=== AIM ===
In the article about Seminole gambling money and the Senate budget, how much does the Tribe pay the state each month?

=== SOURCE PASSAGE ===
Budgets and bad omens: Bill Galvano won’t count Seminole gambling money
Bill Galvano said New College gets a pass this year but still has to prove itself.

Galvano 3.5.19
"...Maybe it's a next-year issue."

The Senate’s proposed $90 billion state budget for next year is missing something: Any gambling money from the Seminole Tribe of Florida.

That’s roughly $164.5 million so far this current fiscal year, according to state records — representing only about two-tenths of a percent of the proposed budget for 2019-20.

What’s more telling about Senate President Bill Galvano’s pronouncement is what it suggests about talks his staff has been having with the Seminoles about renewing their revenue sharing agreement with the state.

Tied into that are his interests to run a sports betting bill this Session or an overarching gambling bill, or to combine them.

It’s in many ways his defining issue: Galvano – when he was a House member – was one of the architects of the original Seminole Compact, the gambling agreement signed in 2010, and he’s a past president of the National Council of Legislators from Gaming States

“What I’ve said is that there’s a process and there are stages to that process,” Galvano told reporters after Thursday’s floor session. “And step one is to stabilize the legal issues between the state and the tribe — or not.”

“… We may not have anything this Session, but efforts will continue to try to make progress,” he added. “Remember, this is something that also has to come together with the House … I’m perfectly content to just take our time and move forward and maybe it’s a next-year issue.”

Despite a legal right to cut off the money, the Seminoles decided last April to continue paying the state its share of Indian casino gambling revenue each month. The Tribe pays $19.5 million monthly, with occasional balloon—or “true-up”—payment.

“It has never been in their mindset to stop or reduce payments just because they have a legal right to,” Barry Richard, the Tribe’s outside counsel, said last year. “Now, they would have liked the Legislature to have corrected some of the problems that exist … but they will wait and see what happens.”

The Tribe paid a little more than $2.2 billion into state coffers as part of a 2010 agreement that guarantees it exclusivity to offer certain games, particularly blackjack. (Exclusivity essentially means freedom from competition.) Only the Tribe offers blackjack in Florida, and slot machines outside South Florida.

Though the Tribe and the state settled a lawsuit over blackjack with the Rick Scott administration, allowing them to offer the game till 2030, the Tribe’s continued payments to the state are contingent on state gambling regulators promising “aggressive enforcement” against the games that threaten their exclusivity.

The subject of the suit was designated player games, a hybrid of poker and blackjack, offered by pari-mutuel card rooms in the state that the Seminoles complain play too much like blackjack. But “electronic gambling parlors” in the Jacksonville area also have provoked their ire.

The sides had been in a “forbearance period” that ended last March 31, after which the Tribe was entitled to stop paying. Pari-mutuel lobbyists say those games continue to be a thorn in the Tribe’s heel and they’ve let legislative staffers know that. 

“The Tribe doesn’t comment on its negotiations with the state, except to confirm their existence,” said their longtime spokesman, Gary Bitner.

Also complicating matters is the constitutional amendment on gambling that voters passed in November. The “Voter Control of Gambling” amendment “ensure(s) that Florida voters shall have the exclusive right to decide whether to authorize casino gambling,” its ballot summary says.

=== RECORDS SUPPLIED ===
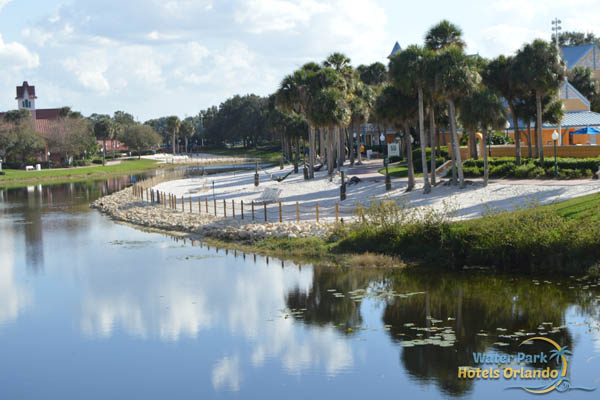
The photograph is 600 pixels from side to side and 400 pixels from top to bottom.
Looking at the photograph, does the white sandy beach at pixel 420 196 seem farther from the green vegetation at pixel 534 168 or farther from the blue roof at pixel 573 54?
the blue roof at pixel 573 54

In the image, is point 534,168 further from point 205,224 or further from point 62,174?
point 62,174

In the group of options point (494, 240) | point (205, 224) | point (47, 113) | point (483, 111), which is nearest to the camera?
point (494, 240)

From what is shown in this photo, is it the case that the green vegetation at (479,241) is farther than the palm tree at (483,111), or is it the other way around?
the palm tree at (483,111)

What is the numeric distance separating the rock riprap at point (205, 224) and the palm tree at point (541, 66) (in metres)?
17.1

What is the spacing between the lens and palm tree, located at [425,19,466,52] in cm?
4003

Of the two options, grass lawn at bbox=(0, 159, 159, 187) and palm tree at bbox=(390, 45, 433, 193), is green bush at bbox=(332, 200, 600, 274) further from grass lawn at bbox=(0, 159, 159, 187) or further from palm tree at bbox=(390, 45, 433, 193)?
grass lawn at bbox=(0, 159, 159, 187)

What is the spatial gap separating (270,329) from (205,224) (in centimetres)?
1938

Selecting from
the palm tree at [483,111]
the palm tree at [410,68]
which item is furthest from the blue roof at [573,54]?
the palm tree at [410,68]

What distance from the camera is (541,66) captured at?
129 ft

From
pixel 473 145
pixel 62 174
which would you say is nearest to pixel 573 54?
pixel 473 145

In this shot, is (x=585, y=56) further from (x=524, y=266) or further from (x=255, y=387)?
(x=255, y=387)

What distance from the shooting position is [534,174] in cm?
3947

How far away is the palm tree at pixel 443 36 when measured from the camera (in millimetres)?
40031

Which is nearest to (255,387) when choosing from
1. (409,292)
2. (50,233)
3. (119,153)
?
(409,292)
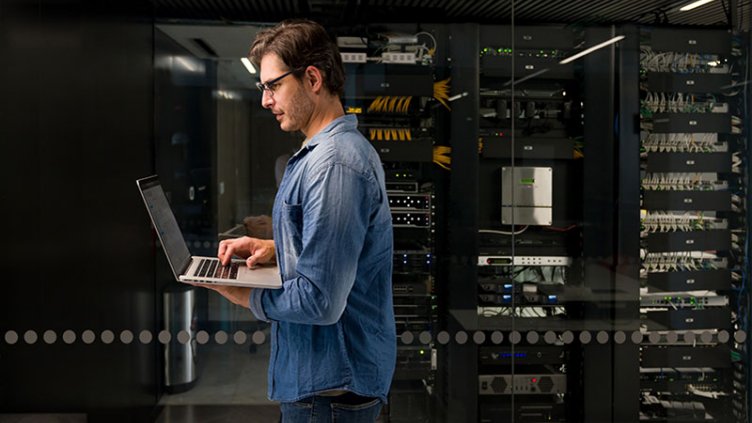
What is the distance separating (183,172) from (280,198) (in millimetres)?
1781

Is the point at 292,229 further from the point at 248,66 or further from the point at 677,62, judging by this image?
the point at 677,62

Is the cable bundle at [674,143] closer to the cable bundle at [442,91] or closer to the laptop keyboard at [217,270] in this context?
the cable bundle at [442,91]

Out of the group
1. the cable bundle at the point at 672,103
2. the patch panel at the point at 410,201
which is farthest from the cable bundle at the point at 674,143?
the patch panel at the point at 410,201

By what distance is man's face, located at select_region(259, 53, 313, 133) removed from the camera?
1.39 m

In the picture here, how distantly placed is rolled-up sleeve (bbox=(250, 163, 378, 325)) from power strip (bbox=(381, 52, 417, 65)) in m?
1.78

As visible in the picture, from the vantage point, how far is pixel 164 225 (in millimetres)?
1639

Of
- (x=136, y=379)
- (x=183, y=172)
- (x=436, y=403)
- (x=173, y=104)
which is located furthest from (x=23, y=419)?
(x=436, y=403)

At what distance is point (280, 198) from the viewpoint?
137cm

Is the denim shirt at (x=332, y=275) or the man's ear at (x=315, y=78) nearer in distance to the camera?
the denim shirt at (x=332, y=275)

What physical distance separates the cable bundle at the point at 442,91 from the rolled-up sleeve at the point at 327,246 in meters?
1.77

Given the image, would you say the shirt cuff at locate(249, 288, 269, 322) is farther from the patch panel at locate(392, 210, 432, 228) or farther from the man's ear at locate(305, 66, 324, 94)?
the patch panel at locate(392, 210, 432, 228)

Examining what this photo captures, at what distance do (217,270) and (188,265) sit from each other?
0.25 m

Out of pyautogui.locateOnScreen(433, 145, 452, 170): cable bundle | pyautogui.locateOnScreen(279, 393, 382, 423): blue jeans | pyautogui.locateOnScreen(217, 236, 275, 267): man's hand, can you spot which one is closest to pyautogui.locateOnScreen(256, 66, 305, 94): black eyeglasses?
pyautogui.locateOnScreen(217, 236, 275, 267): man's hand

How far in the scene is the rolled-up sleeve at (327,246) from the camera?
4.08ft
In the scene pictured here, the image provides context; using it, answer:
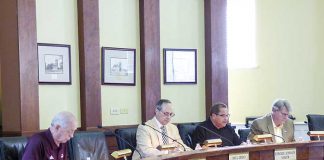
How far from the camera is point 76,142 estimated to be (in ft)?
11.9

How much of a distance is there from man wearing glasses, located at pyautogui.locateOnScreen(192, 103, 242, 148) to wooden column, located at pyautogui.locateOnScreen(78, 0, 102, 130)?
1008mm

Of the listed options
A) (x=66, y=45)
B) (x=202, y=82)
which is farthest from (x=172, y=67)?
(x=66, y=45)

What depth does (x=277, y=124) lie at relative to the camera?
4.21 m

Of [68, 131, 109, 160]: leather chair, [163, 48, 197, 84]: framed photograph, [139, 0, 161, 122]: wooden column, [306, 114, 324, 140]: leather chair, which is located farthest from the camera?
[163, 48, 197, 84]: framed photograph

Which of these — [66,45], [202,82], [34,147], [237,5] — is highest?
[237,5]

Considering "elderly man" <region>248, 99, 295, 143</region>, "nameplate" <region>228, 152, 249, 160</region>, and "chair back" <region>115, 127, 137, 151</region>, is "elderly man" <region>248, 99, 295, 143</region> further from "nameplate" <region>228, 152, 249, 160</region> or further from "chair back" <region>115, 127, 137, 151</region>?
"chair back" <region>115, 127, 137, 151</region>

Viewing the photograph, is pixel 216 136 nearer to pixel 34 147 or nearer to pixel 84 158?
pixel 84 158

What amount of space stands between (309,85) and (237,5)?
1.63 meters

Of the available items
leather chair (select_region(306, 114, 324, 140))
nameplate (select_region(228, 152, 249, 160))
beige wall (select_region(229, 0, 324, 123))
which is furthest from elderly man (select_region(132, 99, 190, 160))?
beige wall (select_region(229, 0, 324, 123))

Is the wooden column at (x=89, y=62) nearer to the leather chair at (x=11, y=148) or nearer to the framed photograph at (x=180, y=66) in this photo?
the framed photograph at (x=180, y=66)

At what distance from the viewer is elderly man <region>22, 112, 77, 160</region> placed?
279cm

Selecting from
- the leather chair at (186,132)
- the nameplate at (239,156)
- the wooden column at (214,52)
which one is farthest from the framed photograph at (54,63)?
the nameplate at (239,156)

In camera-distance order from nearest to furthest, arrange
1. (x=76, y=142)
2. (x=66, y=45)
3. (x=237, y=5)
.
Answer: (x=76, y=142), (x=66, y=45), (x=237, y=5)

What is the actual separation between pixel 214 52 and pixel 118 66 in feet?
4.10
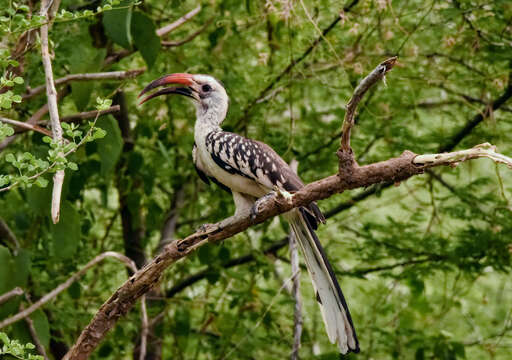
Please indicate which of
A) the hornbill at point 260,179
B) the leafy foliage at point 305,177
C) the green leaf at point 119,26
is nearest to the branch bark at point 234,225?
the hornbill at point 260,179

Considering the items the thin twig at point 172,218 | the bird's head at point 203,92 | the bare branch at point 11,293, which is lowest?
the thin twig at point 172,218

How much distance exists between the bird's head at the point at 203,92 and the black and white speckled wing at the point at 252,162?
30 cm

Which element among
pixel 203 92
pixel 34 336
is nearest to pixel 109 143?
pixel 203 92

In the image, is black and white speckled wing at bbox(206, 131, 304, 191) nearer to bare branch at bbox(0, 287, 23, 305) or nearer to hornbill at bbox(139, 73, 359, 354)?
hornbill at bbox(139, 73, 359, 354)

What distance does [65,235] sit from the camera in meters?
2.87

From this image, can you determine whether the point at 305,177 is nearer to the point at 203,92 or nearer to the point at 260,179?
the point at 203,92

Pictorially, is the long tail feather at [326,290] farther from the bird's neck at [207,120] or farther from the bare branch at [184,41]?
the bare branch at [184,41]

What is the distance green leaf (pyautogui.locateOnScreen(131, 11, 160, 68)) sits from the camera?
3.01 metres

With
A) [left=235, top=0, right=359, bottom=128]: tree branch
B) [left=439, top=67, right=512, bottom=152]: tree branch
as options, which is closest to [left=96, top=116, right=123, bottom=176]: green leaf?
[left=235, top=0, right=359, bottom=128]: tree branch

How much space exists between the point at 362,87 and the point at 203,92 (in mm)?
1529

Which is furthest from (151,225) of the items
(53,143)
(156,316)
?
(53,143)

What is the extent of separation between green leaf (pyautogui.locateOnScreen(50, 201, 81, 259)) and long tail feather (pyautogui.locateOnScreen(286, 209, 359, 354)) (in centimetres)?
80

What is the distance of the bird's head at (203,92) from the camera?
325 cm

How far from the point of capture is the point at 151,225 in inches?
165
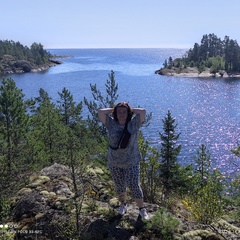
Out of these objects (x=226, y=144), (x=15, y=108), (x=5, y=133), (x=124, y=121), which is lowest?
(x=226, y=144)

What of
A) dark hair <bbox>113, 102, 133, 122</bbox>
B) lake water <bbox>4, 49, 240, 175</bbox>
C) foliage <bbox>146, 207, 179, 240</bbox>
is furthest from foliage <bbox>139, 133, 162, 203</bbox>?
lake water <bbox>4, 49, 240, 175</bbox>

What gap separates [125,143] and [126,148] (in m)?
0.10

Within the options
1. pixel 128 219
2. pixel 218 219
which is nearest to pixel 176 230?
pixel 128 219

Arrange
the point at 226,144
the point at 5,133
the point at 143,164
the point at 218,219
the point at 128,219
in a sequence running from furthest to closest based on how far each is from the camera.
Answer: the point at 226,144 < the point at 5,133 < the point at 143,164 < the point at 218,219 < the point at 128,219

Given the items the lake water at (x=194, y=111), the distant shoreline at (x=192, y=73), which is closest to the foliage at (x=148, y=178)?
the lake water at (x=194, y=111)

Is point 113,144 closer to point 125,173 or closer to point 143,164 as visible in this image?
point 125,173

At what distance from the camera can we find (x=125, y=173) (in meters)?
5.35

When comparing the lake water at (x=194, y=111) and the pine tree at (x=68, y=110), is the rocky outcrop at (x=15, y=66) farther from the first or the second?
the pine tree at (x=68, y=110)

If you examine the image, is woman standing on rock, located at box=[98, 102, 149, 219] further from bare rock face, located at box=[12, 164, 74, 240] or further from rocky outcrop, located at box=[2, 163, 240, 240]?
bare rock face, located at box=[12, 164, 74, 240]

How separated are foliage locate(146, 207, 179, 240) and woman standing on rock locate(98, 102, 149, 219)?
431 mm

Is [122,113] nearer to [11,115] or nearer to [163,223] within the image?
[163,223]

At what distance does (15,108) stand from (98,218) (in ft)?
49.2

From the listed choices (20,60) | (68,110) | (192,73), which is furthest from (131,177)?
(20,60)

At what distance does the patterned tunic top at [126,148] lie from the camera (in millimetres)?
5102
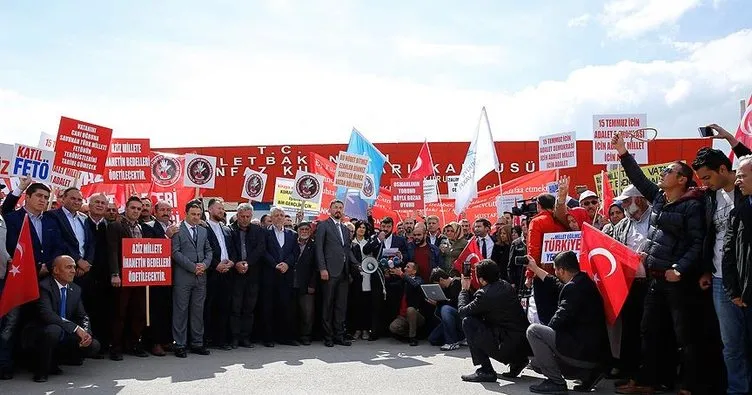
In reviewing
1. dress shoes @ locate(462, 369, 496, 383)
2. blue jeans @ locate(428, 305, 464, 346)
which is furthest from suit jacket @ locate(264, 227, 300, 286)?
dress shoes @ locate(462, 369, 496, 383)

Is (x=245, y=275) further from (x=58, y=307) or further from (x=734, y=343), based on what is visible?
(x=734, y=343)

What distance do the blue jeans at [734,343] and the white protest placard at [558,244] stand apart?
1.97 meters

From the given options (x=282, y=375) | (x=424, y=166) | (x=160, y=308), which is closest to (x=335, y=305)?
(x=160, y=308)

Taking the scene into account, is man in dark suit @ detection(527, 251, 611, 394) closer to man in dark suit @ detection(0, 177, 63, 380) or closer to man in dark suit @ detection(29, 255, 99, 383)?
man in dark suit @ detection(29, 255, 99, 383)

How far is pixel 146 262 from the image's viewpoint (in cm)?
945

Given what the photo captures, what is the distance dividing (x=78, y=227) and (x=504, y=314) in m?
5.40

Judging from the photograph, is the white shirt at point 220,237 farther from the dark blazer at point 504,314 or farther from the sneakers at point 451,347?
the dark blazer at point 504,314

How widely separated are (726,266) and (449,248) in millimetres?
6268

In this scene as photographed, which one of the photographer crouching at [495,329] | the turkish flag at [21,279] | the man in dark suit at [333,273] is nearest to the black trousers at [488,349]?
the photographer crouching at [495,329]

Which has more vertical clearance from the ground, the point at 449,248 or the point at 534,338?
the point at 449,248

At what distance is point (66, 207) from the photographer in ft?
29.9

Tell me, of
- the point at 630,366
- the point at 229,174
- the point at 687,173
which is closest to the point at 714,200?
the point at 687,173

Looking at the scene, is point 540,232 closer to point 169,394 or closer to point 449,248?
point 449,248

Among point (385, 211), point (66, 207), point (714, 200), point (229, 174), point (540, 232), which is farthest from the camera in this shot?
point (229, 174)
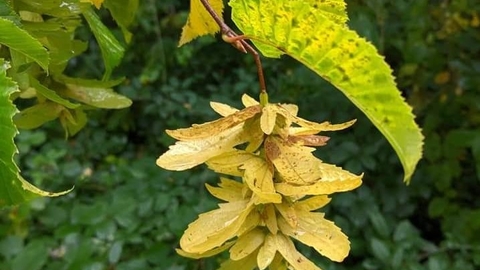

=== THE COMPLETED TASK ===
$19.5 million